In this study, Eq. (8) is modified by introducing the RIDRs of the structures and is given by:

$$\varphi = \alpha \frac{{\theta_{\max } }}{{\theta_{0\max } + \beta \frac{{A_{\max } }}{{A_{0\max } + \gamma \frac{{U_{\max } }}{{U_{0\max } + \mu \frac{{\theta_{{\text{r}}} }}{{\theta_{{{\text{0r}}}} }}}}}}}}$$
(9)

where θr and θ0r are the RIDRs of the controlled and uncontrolled structures, respectively, and μ is the coefficient. A smaller value of φ calculated by Eq. (9) indicates a better seismic-control effect. The functional recoverability and comfort requirements of structures are considered comprehensively. Then, each coefficient is determined as follows: for multiple occurring earthquakes, α = 0.7, β = γ = 0.2, μ = 0; and for design, rare, and extremely rare earthquakes, α = 0.5, β = γ = μ = 0.253. The calculation results of the objective function φ for each condition are shown in Table 8.
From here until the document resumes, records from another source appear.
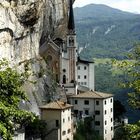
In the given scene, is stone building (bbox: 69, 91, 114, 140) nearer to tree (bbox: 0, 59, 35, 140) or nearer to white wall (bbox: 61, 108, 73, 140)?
white wall (bbox: 61, 108, 73, 140)

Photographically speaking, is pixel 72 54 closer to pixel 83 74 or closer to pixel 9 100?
pixel 83 74

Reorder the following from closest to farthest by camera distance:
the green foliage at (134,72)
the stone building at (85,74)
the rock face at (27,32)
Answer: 1. the green foliage at (134,72)
2. the rock face at (27,32)
3. the stone building at (85,74)

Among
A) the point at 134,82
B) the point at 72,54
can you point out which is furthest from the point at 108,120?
the point at 134,82

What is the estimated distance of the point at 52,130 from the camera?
241 feet

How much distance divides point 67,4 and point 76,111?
83.9 feet

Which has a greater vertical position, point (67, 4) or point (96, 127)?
point (67, 4)

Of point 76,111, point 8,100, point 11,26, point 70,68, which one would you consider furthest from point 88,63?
point 8,100

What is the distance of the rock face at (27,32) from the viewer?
7581cm

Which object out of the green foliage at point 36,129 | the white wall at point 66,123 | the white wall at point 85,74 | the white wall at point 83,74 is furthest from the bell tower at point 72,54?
the green foliage at point 36,129

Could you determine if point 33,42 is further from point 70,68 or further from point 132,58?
point 132,58

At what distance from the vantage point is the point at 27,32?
83.4 m

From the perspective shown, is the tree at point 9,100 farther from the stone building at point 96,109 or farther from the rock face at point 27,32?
the stone building at point 96,109

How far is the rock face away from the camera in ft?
249

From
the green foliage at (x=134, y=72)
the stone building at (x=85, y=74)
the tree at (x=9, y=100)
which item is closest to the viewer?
the tree at (x=9, y=100)
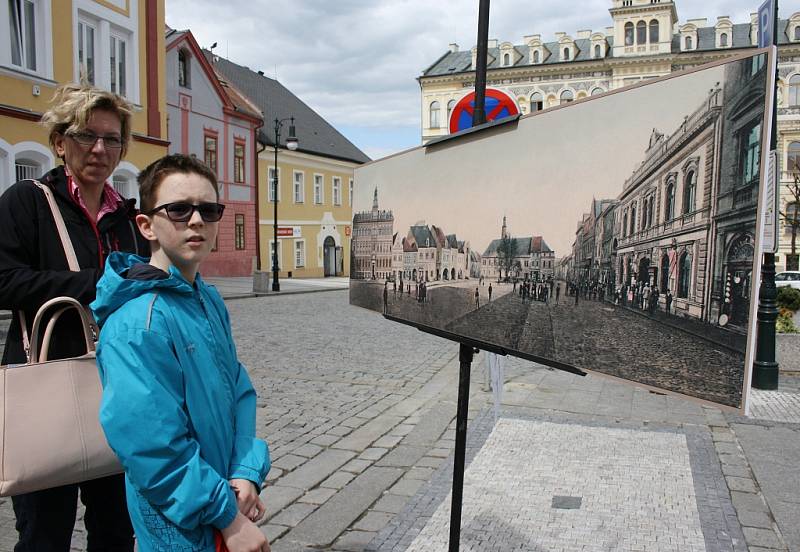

Table 8 φ results of each case (%).

The results show that under the same level of earthquake ground motion, the seismic-control effect of the structure is in the order of SCFDF, SCDF, and BRBF, from best to worst. SCFDs can effectively reduce structural damage and enhance post-earthquake recovery. BRBs exhibit an excellent effect in controlling the PIDR of structures; however, residual deformations cannot be eliminated. Dampers based only on SMAs can also effectively reduce θmax and θr; however, their cost is high and they are unsuitable for practical engineering.

Conclusions

In this study, an improved multilinear constitutive model of SMAs that considers strength degradation and residual strain is proposed. Subsequently, the improved model was applied to a new type of self-centering damper, and a time–history analysis was conducted to investigate its structural control effect. Notable conclusions are summarized as follows:

  1. 1.

    The proposed SMA constitutive model, developed through secondary development on the OpenSees platform and incorporating residual deformation, strength degradation, and the separation of loading—unloading in the martensitic hardening stage, achieved high-fidelity hysteresis simulation. Key parameters (e.g., equivalent damping ratio) exhibited errors below 9% versus experimental data, with exceptional performance in low-strain scenarios (errors < 3% at 4% ~ 5% strains). This model can be integrated with Steel01 to simulate the mechanical behavior of self-centering friction energy-dissipating dampers, serving as a robust tool for subsequent elasto-plastic time-history analysis.

  2. 2.

    By establishing and comparatively analyzing a refined finite-element model of a reinforced concrete frame with self-centering friction dampers, BRB braces, and self-centering dampers under seismic action, the SCFD demonstrated superior performance: (a) it reduced residual inter-story drift ratios (RIDR) to below 0.1% under rare earthquakes, meeting FEMA P—58 repair—free standards; (b) it decreased peak inter-story drift ratios (PIDR) by 43.5% compared to uncontrolled structures under extremely rare earthquakes (PGA = 0.6g), preventing structural collapse.

  3. 3.

    A comprehensive performance index (Eq. 9) effectively ranked damper effectiveness (SCFD > SCDF > BRBF), providing a multi-criteria optimization tool for seismic design.

Limitations and future work

  1. 1.

    Current experimental validations were limited to specific damper sizes and seismic inputs; future studies should address multi-scale prototypes and near-fault pulse-type ground motions.

  2. 2.

    Economic analyses of SCFD manufacturing/installation costs and long-term durability under environmental corrosion require further investigation.

  3. 3.

    Integration of smart materials and digital twin technologies will be pursued to enable adaptive control and sustainable lifecycle management of SMA-based dampers.